Hint: In the majority of cases where I investigated reports of numerical mismatches between CPU and GPU results, the GPU results were in fact more accurate.
Without careful checking, we have no way of knowing which set of results is more accurate. One way of determining this is by comparing with reference computations performed at higher precision. Often, double-precision arithmetic is sufficient to check single-precision computation, and quadruple precision is sufficient to check double-precision computation.

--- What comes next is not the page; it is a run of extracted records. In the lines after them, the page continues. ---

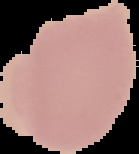
Summary:
  - Preparation: thin blood film
  - Result: negative for Plasmodium parasites
  - Image size: 139×154 pixels
  - Image type: cell region segmented out of the field of view; surrounding area masked to black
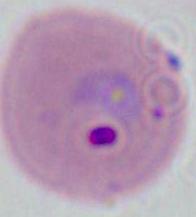
Summary:
  - Magnification: 400x or 1000x
  - Modality: photomicrograph
  - Identification: Plasmodium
Point out every malaria parasite.
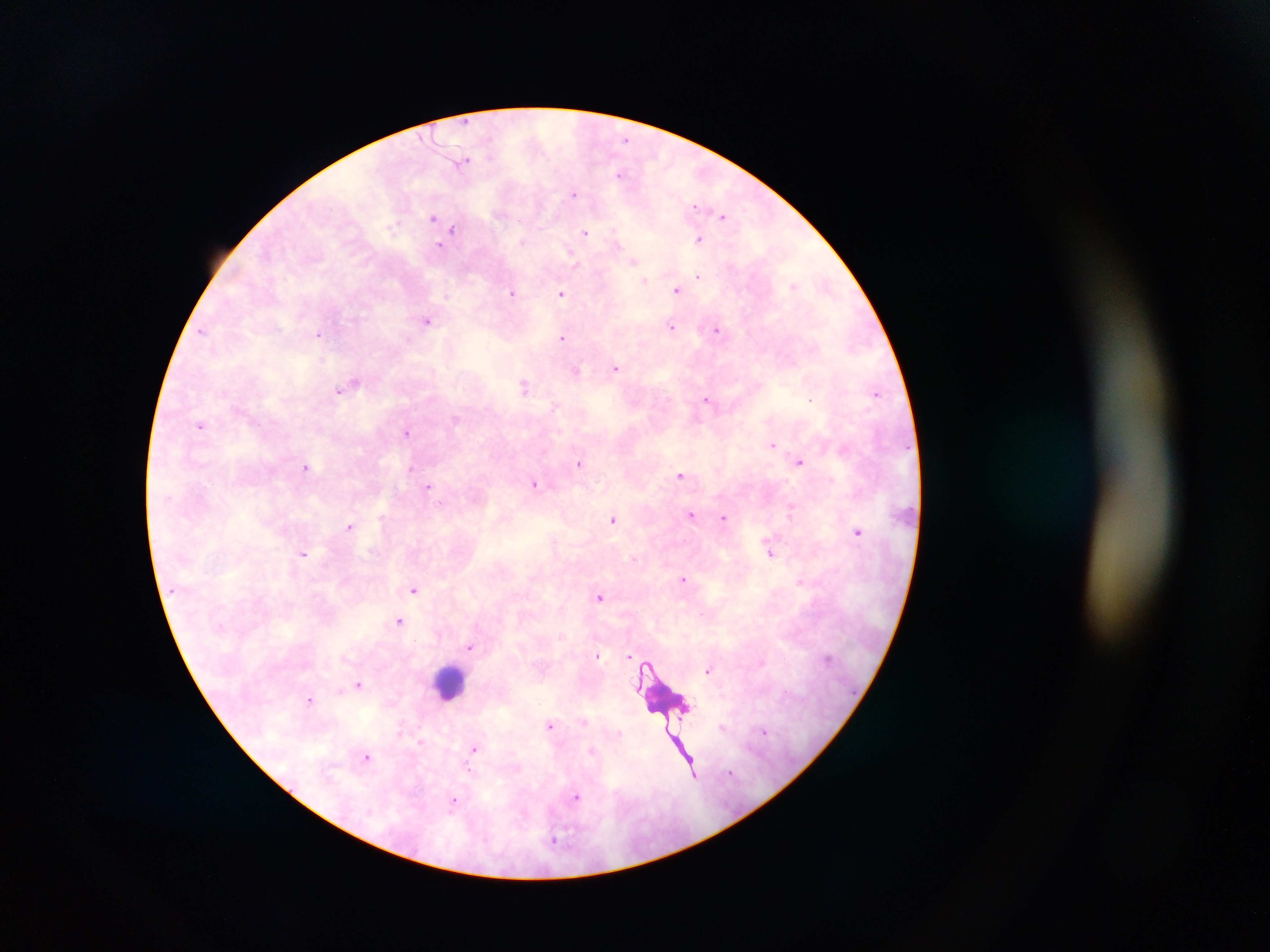

Approximate centers as (x, y) in pixels.
Malaria parasites: (463, 161), (623, 174), (575, 192), (695, 205), (724, 216), (434, 217), (453, 229), (585, 233), (700, 238), (635, 260), (698, 276), (795, 286), (678, 288), (561, 292), (514, 293), (427, 320), (672, 326), (719, 329), (202, 330), (320, 334), (563, 337), (616, 368), (576, 371), (354, 382), (525, 385), (347, 387), (338, 391), (876, 392), (812, 399), (708, 400), (201, 425), (407, 432), (772, 445), (801, 461), (579, 463), (307, 467), (412, 467), (680, 476), (536, 483), (429, 487), (792, 511), (691, 515), (724, 518), (614, 520), (350, 526), (858, 531), (771, 550), (303, 554), (634, 559), (685, 578), (800, 582), (414, 589), (600, 597), (400, 621), (470, 647), (597, 654), (630, 655), (709, 670), (359, 683), (310, 699), (552, 726), (723, 727), (766, 731), (421, 742), (475, 748), (592, 752), (367, 756), (694, 774), (577, 797), (455, 800).

Summary:
  - Leukocyte locations: (451, 683), (664, 703)
  - Image size: 1270×952 pixels
  - Capture: mobile-phone photograph through a microscope
  - Preparation: thick blood smear
  - Country: Ghana
  - Field of view: single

Since floating-point arithmetic is not associative, re-arranging floating-point expressions (also called re-association) into mathematically equivalent variants can cause numerical differences in final results. This means results can differ when changing compilers or changing optimization settings. Many host compilers provide compiler switches that enforce strict adherence to IEEE-754 semantics. For example, on Linux, clang
and the Intel compiler use -ffp-model=strict
for this; the Intel compiler also accepts -fp-model=strict
for backwards compatibility. Use these switches after the command line switches specifying the optimization level.
The CUDA C++ compiler at default settings provides strict adherence to IEEE-754 semantics, with one exception: To enhance performance and average accuracy, it allows the contraction of FMUL plus dependent FADD into FMA (fused multiply-add). This can be turned off by specifying -fmad=false
on the nvcc
command line, so you might want to try this. Again, this may have a negative impact on performance and accuracy. Strictly avoid any use of -use_fast_math
or its constituent flags, such as -prec-div=false
.
Your code snippet appears to be Fortran and not C++, though. If so, please ask in the CUDA Fortran subforum for equivalent advice in Fortran context. To my limited knowledge, Fortran, even with IEEE bindings, provides more leeway than C++ for compilers to re-arrange floating-point computation. I always found this lack of programmer control surprising for a language targeted at numerical computations.
From developing across a number of different platforms for four decades I can share that achieving exactly (bit-wise) matching results between any two platforms pretty much never happens for non-trivial computations. For a while, many programmers forgot about this basic fact of life, since the computing world was a x86 monoculture. For regression testing it is therefore essential to rely on some sort of “third-party” reference or arbiter to establish whether relevant error bounds are being maintained. This may include higher-precision computation or the use of algorithms known to provide more accurate results but at lower performance not suitable for production software.